[Document passage Boundary: Start]
When I started planning my next Book vs Movie post, I wanted to go with something fun and easy. Unfortunately, the book I really wanted wasn’t easy to get my hands on. So I browsed the library’s YA section and found this bad boy. With that my luck had improved because they also had a copy of the movie available. Sometimes a plan just falls into my lap.

Normally, I wouldn’t have read this, it looks like it’s geared towards the younger end of YA. It was a good read, I enjoyed it but it seemed more fairy tale than a fantasy adventure. There was something very childlike about the story and characters. It starts with Jakob growing up hearing his grandfather’s stories about living in an orphanage full of children with special abilities, then leaving to fight monsters. Jakob stops believing the stories as he gets older until his grandfather is killed by a pack of feral dogs or so everybody but Jakob believes. Encouraged by his psychologist, Jakob and his father visit the island where his grandfather grew up to find out more. This is the first book of the series and includes a lot of the setup and world-building for the rest of the books. There’s a slow build-up to the major conflict where we get to know all the characters and fill in some of the backstories. But we don’t get much of a resolution, in fact it feels like the story is just starting.
[Document passage Boundary: End]
Please carry on the book-versus-movie review from the point where it stops. The listing that comes next isn't needed.
[Dataset excerpt Boundary: Start]
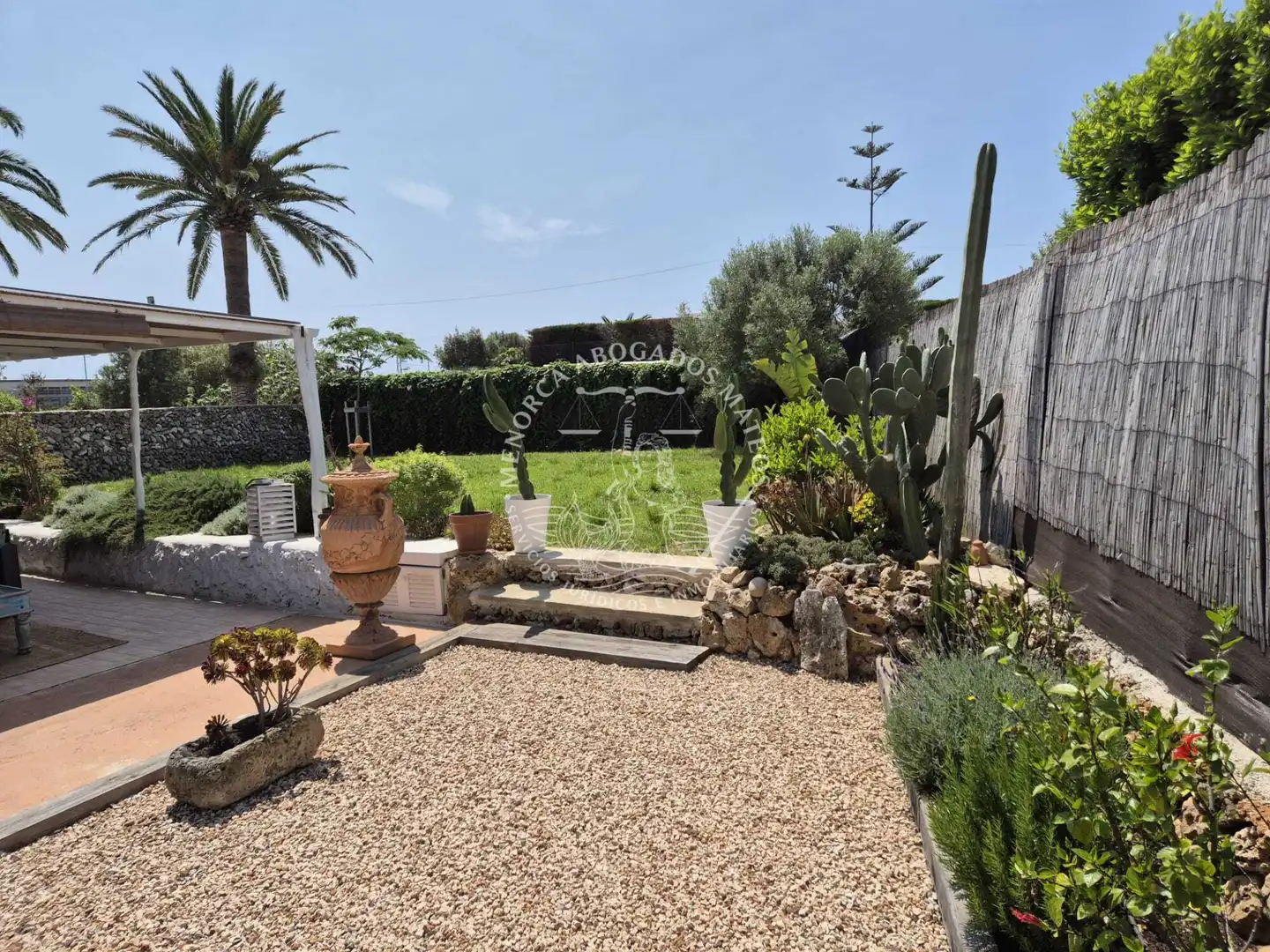 Jardín de Finca rústica en venta en Maó - Mahón con Aire acondicionado, Jardín privado y Terraza
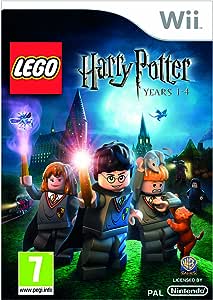 Harry Potter years 1-4 Wii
[Dataset excerpt Boundary: End]
Written answer:
There are a lot of minor changes that add up and make the movie quite different from the book. Some are for obvious reasons, eliminating unimportant details and speeding the story up, and don’t have much of an effect on the story. For example, beginning with the grandfather’s death, then using a flashback to provide the information from the prologue. But others didn’t make much sense to me, like switching Emma and Olive’s abilities; Emma is a fire-starter and Olive can float. The movie makes Emma float and also expands her ability to generally being able to manipulate air. It doesn’t really make sense and becomes the go-to answer to every obstacle. Most of the changes end up simplifying the story and it loses something. We don’t get as much built up or suspense and everything works out to easily. It’s understandable they had to wrap up the story for the movie but it feels too convenient. The book, or rather books, is a lot more complicated and throws a whole lot more obstacles into the kids plans.

About twenty minutes into the movie I predicted that I’d be picking the book. It was mostly for fun and had hoped I’d be proven wrong. But I likely already saw it was lacking. I have to go with the book on this one. The story is much better developed and all the little details they left out of the movie really add to the worldbuilding. The movie wraps it all up neatly, defeating the big bad a little too easily, but the books open up to a much wider and expansive story. Fair warning, this is a not a series you can just dip your toes into. The first book introduces us to this world and the major conflict for the characters, but leaves you hanging. Curious I read the second book and again was left with a cliffhanger ending. If you decide to read the book, be prepared to read the whole series.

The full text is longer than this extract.